第7話 キャベツ畑にコウノトリ

「地球人との、口づけで、妊娠する」

 

 口づけで、妊娠する。

 

 なんだろう、その……無駄にロマンチックな響き。

 メルヘンな御伽噺から飛び出してきました、みたいな。アイドルはトイレ行きません、みたいな。


「……聖母か」

「うん? セイボ?」

「なんでもないでス……」


 処女懐胎的な皮肉めかしたツッコミはどうやら伝わらなかったみたいだ。意味を深く追求されても困るし、流しておこう。

 

 

「とりあえず、口づけってアレだよね? ちゅーとか、キスとか、接吻とか……そういうので、合ってる?」

「そうだ。その口づけだ。ちゅーとか、キスとか、接吻とか呼ばれている行為だ」


 なるほどなるほど。その口づけね。それで、妊娠をねぇ……。

 

 ウチュージンだけに、つってね。
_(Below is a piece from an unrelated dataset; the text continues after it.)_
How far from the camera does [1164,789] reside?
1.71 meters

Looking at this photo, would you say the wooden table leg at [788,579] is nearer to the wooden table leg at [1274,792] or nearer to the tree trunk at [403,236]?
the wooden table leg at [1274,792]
やかましいわ。



「ワタシは地球人の『』口づけを交わすことで、子を授かることができるらしいんだ」

 

「うーん?」

 


 またなんか、すごい新要素が追加された気がするぞう?

 


「……誰と、口づけすればいいって?」

「地球人の、女性だ!」

 

 

「……え、男の子だったの?」

「ワタシか? 人間ではないから、男女という区別はそぐわないかもだな。だからワタシは、宇宙人のメスということになるんじゃないかな。子を孕む方がメスだろう?」

 

 メスて……。

 

「当然ワタシが同種族と子をなす時は、オスの相手を必要とするのだけども。なんと我々は、地球人の女性によって同じように孕まされることができてしまうらしいんだ!」

「さよか……」

 

 話がめちゃくちゃ過ぎて、なんかもう投げやりになってきた私。

 も、どうにでもなれーい、といった心持ち。適当に相槌。

 

「あ。ちなみにワタシがな……メスの宇宙人がな、地球人の男性と口付けをするとだな、身体が爆発四散して命を落とすと言われているんだ……とても恐ろしい」

 

 今日の晩ごはんは何作ろうかなあ。

 あ、もうキッチンどころか家すらないんだった。わはは。どうしよ。

 


「……さて、ここまではいいかな? ワタシの話、理解してもらえてるのかな」

「へぁ、まあ、うん。おおよそは」

 

 四散がどうのとか、何一つ実感は伴わないけどね……。ひとつひとつマジメに疑問抱くのにはもう疲れちゃったよ……。ぱとらっしゅ……。